Mamaghanian et al. [33] evaluated the PRD values for NIHT, EIHT, and FLIHT using the wavelet tree model. Among all, EIHT shows the great degrees of performance for S-Sparse signals. For model-based reconstruction methods MB-NIHT accomplish 95 % and more successful recoveries for M = 160 number of measurements. The same is achieved for M = 224 with EIHT and M = 192 with MB-FLIHT. Hence, NIHT and FLIHT results in a improved signal recovery performance in view of the probability of signal reconstruction and the output recovered PRD. This research shows that PRD values from 0–9 % are considered as “good or very good” ECG signal quality for clinical diagnosis. Zigel et al. [34] suggested a novel distortion metric named weighted diagnostic distortion (WDD) for ECG signal compression. The result shows that the suggested WDD metric is most appropriate for evaluating ECG recovered signals compared to the PRD metric. Drawback of WDD is that it is expensive to calculate compared to inexpensive measure of PRD.

  • Real-Time CS Hardware Implementation for ECG Signal Compression

In the recent years significant research focus and efforts are made on the design, development and implementation of real-time CS hardware for different applications. Duarte et al. [35] proposed the one pixel imaging using CS. Body area network (BAN) is one of the recent application which is explored by many publications. Mamaghanian et al. [36] evaluated the performance of CS for wireless BAN on shimmer embedded platform which outperform DWT based lossy compression technique. Mishali et al. [37] designed “analog-domain CS system—a modulated wideband converter (MWC)”. Chen et al. [38, 39] presented digital based CS for ECG and EEG signals.
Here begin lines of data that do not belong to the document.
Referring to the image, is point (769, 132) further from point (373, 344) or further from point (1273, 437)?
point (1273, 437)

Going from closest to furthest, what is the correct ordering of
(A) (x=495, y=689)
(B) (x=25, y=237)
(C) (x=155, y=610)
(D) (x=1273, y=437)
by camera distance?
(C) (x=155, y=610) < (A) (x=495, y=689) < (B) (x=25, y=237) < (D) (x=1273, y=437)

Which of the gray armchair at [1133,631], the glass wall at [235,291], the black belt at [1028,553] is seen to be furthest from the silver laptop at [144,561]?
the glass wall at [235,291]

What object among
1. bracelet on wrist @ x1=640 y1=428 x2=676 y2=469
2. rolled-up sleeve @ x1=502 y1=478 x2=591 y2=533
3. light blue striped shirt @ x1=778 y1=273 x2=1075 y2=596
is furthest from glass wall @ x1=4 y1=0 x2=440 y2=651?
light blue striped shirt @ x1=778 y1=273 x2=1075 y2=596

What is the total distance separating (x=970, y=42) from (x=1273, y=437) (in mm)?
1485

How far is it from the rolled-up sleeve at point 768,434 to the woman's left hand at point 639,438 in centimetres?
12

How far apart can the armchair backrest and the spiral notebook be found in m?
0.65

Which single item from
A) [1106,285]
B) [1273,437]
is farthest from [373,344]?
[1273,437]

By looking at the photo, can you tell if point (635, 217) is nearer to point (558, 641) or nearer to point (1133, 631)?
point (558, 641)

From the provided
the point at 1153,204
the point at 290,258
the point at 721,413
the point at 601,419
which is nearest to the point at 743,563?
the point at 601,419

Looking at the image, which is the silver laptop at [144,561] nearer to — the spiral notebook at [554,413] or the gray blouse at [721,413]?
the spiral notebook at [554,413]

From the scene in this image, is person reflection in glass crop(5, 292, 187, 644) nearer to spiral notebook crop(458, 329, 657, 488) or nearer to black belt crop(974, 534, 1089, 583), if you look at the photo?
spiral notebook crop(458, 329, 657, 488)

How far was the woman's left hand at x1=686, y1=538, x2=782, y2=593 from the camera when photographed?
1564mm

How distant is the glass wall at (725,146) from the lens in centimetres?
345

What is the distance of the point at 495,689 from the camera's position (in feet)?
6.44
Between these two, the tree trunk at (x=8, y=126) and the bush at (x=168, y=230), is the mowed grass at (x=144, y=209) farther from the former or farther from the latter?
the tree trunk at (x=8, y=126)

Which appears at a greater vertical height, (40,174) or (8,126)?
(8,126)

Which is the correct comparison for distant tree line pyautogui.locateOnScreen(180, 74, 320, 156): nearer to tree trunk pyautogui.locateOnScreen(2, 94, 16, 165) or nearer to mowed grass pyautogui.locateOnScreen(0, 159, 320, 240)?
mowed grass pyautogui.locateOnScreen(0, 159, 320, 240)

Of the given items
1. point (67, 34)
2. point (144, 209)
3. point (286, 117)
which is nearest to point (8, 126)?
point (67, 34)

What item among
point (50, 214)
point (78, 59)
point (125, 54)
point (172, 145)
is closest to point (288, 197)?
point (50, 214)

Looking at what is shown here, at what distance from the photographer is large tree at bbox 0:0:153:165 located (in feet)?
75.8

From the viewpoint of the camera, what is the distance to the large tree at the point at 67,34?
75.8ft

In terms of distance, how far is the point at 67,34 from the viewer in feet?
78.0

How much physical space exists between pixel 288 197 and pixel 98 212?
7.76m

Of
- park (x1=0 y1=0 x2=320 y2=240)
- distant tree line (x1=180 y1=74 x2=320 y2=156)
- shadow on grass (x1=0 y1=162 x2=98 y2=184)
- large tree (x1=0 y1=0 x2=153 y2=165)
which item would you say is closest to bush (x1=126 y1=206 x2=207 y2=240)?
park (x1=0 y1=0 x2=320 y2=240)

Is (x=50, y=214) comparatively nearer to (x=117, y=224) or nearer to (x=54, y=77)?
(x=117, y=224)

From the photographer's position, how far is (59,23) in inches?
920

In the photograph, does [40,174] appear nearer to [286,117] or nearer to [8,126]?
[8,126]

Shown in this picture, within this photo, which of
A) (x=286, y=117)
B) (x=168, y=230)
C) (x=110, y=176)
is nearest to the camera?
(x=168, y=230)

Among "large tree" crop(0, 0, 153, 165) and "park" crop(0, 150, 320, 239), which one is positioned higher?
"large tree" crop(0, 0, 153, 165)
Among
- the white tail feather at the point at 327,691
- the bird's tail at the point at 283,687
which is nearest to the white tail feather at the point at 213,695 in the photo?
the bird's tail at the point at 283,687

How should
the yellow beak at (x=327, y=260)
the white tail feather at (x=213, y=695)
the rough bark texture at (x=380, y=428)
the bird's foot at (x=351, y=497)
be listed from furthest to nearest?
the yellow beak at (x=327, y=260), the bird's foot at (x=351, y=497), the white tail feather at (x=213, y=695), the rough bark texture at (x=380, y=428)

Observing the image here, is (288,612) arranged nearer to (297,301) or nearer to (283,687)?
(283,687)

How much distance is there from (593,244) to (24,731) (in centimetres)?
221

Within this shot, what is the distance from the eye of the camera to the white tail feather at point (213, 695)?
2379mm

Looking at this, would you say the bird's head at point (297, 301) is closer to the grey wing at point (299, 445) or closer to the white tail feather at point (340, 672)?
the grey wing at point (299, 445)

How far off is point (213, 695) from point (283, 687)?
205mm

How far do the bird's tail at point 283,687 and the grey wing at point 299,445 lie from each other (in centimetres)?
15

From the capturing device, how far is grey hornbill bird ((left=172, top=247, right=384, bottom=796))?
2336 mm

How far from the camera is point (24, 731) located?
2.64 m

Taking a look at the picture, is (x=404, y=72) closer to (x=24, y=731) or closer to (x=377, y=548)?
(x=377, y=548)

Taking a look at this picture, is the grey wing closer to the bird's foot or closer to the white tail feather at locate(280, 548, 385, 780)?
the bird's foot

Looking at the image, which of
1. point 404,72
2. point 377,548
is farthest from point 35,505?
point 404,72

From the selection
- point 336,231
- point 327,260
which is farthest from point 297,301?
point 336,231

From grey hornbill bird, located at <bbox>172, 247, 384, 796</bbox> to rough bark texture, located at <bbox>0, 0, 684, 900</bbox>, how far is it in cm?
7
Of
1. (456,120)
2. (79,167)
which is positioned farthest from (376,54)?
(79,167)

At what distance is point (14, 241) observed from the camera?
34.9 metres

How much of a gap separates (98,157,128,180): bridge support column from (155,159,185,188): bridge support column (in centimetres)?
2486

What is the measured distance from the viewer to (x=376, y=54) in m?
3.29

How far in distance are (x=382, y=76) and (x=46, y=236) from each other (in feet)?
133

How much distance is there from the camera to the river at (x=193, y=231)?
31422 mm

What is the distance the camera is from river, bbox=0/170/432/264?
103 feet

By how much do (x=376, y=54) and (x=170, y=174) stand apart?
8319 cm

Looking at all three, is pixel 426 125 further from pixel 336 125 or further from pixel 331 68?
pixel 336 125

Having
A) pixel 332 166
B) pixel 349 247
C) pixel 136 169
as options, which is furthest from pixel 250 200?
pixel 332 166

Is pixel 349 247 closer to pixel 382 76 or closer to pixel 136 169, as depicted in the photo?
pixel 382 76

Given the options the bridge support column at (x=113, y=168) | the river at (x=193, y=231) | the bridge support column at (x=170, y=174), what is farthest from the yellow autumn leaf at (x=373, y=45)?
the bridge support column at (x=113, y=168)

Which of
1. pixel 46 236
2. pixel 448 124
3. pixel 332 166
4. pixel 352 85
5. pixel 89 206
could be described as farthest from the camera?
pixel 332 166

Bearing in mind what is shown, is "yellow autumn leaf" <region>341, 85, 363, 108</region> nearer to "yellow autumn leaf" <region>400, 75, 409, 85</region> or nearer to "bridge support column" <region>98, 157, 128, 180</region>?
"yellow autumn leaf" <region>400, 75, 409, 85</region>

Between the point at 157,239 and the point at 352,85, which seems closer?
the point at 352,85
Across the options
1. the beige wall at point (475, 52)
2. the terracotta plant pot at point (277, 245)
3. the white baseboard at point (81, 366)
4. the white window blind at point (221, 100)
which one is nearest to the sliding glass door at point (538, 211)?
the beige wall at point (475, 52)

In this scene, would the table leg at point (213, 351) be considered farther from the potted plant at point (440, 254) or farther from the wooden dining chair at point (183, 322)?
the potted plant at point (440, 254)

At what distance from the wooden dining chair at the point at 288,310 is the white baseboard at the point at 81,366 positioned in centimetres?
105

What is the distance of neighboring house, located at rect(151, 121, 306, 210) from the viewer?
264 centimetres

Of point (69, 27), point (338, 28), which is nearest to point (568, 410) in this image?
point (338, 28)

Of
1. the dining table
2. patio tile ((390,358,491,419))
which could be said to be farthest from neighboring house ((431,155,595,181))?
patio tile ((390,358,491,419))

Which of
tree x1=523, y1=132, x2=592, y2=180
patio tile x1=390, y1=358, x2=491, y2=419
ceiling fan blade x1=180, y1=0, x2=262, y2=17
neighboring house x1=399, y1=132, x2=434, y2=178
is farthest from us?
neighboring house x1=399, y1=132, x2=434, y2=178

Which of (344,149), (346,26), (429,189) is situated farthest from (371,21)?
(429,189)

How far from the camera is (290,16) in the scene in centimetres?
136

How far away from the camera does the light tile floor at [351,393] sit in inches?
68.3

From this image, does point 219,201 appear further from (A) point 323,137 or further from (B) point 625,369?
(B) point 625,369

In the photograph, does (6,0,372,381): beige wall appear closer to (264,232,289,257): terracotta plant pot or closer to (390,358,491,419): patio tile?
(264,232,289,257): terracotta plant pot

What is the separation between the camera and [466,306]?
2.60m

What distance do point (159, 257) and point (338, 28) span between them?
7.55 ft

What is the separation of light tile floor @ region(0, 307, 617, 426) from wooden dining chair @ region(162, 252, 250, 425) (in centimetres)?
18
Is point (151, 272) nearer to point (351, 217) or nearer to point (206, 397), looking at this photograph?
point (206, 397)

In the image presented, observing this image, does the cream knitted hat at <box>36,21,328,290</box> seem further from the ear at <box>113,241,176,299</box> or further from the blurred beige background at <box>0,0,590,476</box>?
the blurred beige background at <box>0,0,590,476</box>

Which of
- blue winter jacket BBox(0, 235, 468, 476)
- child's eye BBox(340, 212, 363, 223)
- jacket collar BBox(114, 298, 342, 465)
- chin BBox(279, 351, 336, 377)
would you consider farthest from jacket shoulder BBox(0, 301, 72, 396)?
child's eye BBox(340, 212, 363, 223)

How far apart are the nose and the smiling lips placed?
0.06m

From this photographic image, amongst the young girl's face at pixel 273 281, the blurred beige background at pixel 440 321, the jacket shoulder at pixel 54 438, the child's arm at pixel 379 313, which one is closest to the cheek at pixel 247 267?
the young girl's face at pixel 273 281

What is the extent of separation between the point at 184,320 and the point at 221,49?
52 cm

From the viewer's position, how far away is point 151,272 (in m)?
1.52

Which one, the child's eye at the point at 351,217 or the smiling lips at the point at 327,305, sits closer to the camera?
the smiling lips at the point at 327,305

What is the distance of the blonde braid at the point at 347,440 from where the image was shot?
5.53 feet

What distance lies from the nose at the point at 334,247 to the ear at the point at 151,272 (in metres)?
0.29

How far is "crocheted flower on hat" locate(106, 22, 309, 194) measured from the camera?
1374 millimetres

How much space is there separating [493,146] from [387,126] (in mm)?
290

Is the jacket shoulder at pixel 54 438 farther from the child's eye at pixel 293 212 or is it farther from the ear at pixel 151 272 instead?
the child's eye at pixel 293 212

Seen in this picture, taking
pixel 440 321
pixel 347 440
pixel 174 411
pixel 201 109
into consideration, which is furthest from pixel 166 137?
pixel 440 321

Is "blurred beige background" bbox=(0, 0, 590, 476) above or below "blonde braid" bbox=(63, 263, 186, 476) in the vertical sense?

Dixon et al. [25] evaluated the performance of bio-medical signal sensors for BAN application on real time hardware.

5 Conclusion

In this review paper, we have presented a complete survey of the CS area for 1-dimensional biomedical application focused on CS-based ECG signal compression. We have investigated the basic of CS technique and discussed theoretical and mathematical basis of the important concepts. We have presented the reviews on some of important areas of CS-based ECG compression like choice of most excellent wavelet basis function for maximum sparsity of ECG signal, different sensing matrices for ECG signal compression, evaluation of CS reconstruction algorithms for ECG signal recovery with good accuracy and less reconstruction time, performance of CS ECG signal in different sparseness and noisy conditions, application of dictionary approach for ECG compression, Bayesian learning approach for ECG signal compression or recovery and real-time CS hardware implementation for ECG signal compression. Research on CS has demonstrated that CS is suitable alternative compared to the state of the art ECG compression techniques like SPIHT. From the review summary we can conclude that biorthogonal wavelet family rbio3.7 and rbio3.9 gives best sparsity, Bernoulli’s matrices results in simple encoder design, OMP is the best choice for real time implementation. Dictionary learning approach will improve the CS reconstruction performance, while recently emerged Bayesian learning approach will even outperform CS-based approaches. Low power consumption and reconstruction quality of signal are the major challenges faced by real-time CS hardware implementation.